The wild grass conforms to no law except the law of the dance. It surrenders authority to nothing but joy, to the Great Yes of being, and to that it bows knowing that it governs its creations with knowledge and love, and is beneficent in all its ways.
It’s my favorite summer sitting place with its canopy of spruce boughs and the endless green. On days like today, when a breeze whispers through, all the trees waltz to its song. In the morning, the air is filled with bird song. At night, fireflies sparkle, their lights floating all the way up to the tops of the trees and beyond until they look like shooting stars.
Memories float up from the weathered pine floor, stored over thirty-some years, a parade of dear ones, conversations, confessions, laughter, comfortable stretches of silence, dogs, cats, once, a painted turtle. Mostly it’s just me, my thoughts adrift in the spaciousness, the Yes of it, wrapped in sweet contentment, drinking its deep joy.
At the edge of the lake the water iris sings ringed by reeds from which her golden sisters grow. Behind her a deep patch of wild forget-me-nots bob in the afternoon sun, calling her to our attention, as if her beauty could be missed, as if we would not hear her song.

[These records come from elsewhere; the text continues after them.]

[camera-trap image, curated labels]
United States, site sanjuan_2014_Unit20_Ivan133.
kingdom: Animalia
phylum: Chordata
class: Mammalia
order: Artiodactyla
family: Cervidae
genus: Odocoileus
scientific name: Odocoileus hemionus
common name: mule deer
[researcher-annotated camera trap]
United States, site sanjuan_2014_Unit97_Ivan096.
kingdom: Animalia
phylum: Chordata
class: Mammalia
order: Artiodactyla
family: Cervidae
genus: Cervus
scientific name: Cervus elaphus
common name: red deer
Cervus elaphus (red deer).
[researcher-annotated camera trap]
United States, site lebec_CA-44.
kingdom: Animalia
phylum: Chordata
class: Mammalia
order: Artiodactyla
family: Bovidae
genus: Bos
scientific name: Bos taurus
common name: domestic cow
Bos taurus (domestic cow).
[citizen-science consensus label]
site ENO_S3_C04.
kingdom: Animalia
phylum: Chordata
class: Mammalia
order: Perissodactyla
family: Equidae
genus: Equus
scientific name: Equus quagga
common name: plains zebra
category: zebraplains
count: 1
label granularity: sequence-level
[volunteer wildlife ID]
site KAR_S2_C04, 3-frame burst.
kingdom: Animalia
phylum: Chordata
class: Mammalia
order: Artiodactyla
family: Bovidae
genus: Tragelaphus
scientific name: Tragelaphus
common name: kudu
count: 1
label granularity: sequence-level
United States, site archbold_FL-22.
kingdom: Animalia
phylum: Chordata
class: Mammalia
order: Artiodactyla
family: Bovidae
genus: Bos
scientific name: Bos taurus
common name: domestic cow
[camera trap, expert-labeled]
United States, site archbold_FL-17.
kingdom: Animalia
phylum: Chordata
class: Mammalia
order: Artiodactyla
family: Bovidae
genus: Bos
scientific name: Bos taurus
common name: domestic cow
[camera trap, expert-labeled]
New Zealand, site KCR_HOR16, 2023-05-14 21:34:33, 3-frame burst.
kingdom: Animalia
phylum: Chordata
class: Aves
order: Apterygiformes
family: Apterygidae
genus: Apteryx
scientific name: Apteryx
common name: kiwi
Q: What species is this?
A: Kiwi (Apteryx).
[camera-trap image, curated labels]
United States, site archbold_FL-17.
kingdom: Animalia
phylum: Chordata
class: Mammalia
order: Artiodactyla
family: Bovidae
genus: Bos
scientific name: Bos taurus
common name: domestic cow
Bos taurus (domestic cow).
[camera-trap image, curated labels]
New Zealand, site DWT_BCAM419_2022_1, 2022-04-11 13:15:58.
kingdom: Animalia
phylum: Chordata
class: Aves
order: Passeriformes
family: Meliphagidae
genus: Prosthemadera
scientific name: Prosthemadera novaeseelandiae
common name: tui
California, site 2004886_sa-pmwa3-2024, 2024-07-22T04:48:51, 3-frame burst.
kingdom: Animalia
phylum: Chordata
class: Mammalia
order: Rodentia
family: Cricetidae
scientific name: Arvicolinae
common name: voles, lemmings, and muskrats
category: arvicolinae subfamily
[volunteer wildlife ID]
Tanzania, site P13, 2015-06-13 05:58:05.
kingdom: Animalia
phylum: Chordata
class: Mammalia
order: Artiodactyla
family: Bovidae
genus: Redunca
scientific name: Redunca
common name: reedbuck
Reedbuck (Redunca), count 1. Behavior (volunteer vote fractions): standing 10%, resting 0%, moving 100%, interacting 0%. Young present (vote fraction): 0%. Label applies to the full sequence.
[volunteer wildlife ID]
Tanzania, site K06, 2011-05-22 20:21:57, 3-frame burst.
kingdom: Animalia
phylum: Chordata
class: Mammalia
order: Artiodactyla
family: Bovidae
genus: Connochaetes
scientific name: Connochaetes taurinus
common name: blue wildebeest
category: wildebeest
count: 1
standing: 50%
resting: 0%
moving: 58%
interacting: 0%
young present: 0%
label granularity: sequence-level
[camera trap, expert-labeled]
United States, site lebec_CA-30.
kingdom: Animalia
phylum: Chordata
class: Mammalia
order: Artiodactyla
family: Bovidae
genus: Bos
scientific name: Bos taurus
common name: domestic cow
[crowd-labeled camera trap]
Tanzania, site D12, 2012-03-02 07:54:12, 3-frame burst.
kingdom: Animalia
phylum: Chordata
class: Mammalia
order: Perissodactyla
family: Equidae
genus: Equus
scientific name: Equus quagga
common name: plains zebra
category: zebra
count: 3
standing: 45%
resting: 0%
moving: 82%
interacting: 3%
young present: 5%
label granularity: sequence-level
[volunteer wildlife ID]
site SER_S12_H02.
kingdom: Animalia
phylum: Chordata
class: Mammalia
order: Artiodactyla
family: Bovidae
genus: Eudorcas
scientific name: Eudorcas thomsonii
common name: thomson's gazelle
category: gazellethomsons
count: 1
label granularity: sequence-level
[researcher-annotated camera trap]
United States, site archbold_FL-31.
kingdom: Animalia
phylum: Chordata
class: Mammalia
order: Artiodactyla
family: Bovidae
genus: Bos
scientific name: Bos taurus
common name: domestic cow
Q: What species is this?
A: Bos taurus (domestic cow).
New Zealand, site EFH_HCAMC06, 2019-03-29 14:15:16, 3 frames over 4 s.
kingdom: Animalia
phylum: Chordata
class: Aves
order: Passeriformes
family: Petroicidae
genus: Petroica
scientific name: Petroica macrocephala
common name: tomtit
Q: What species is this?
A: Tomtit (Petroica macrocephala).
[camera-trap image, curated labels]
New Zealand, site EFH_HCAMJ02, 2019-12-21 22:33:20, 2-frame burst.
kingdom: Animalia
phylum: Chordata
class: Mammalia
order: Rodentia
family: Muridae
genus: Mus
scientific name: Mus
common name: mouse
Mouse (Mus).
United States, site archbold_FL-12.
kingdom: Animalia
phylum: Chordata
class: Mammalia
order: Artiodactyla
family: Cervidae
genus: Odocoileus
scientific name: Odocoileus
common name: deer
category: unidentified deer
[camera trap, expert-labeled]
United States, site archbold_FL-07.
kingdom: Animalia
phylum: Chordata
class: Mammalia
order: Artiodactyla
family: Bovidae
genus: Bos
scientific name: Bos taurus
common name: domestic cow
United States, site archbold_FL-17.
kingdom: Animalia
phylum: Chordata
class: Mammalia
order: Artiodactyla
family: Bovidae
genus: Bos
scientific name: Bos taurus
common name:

Hot breezes blow, a foretaste of summer. The heat awakens the catalpa’s buds, and suddenly they burst into hundreds of blossoms, white and ruffled, clustered among the tree’s large, heart-shaped leaves. You could imagine they were mounds of snow or ice cream if you were longing for relief from the day’s fiery air. The sight of them is alone enough to cool you. Such is their grace, offering refreshment, just when we need it the most,
I leave the novel I’m reading on the porch where I’ve been enjoying the sun, the wisps of high cloud, a robin’s song, and go inside to answer the phone. It’s Bob, a friend who lives ten miles to the west of me. Get on your bikini, he says. I’m grabbing the boat. You got whole barrels of rain coming your way. No way, I say. But when I go back out, a wall of clouds thicker than tar is racing in from the west, gobbling up the sky as it goes. The birds are wild with warnings. I grab my book and things that might fly away—the tablecloth, the potted plant, the plastic chairs—and run inside, beating the downpour by seconds. I put the plant in its accustomed spot and watch the scene melt through my rain-pelted window. Who needs a novel when the world itself offers such tumultuous drama!
No matter what you imagine awaits you around the next bend, no matter the clues or reasons or signs, you never know. The river always has its surprises, twists and turns being part of its nature. Consider it part of the adventure. The best that any of us can do is savor the calm when it blesses us keeping our paddles at the ready. The next set of rapids could lurk just around the curve. But be assured, all our best wishes eventually come true, just rarely in the shapes and or at the times we, with our limited vision, had dreamed.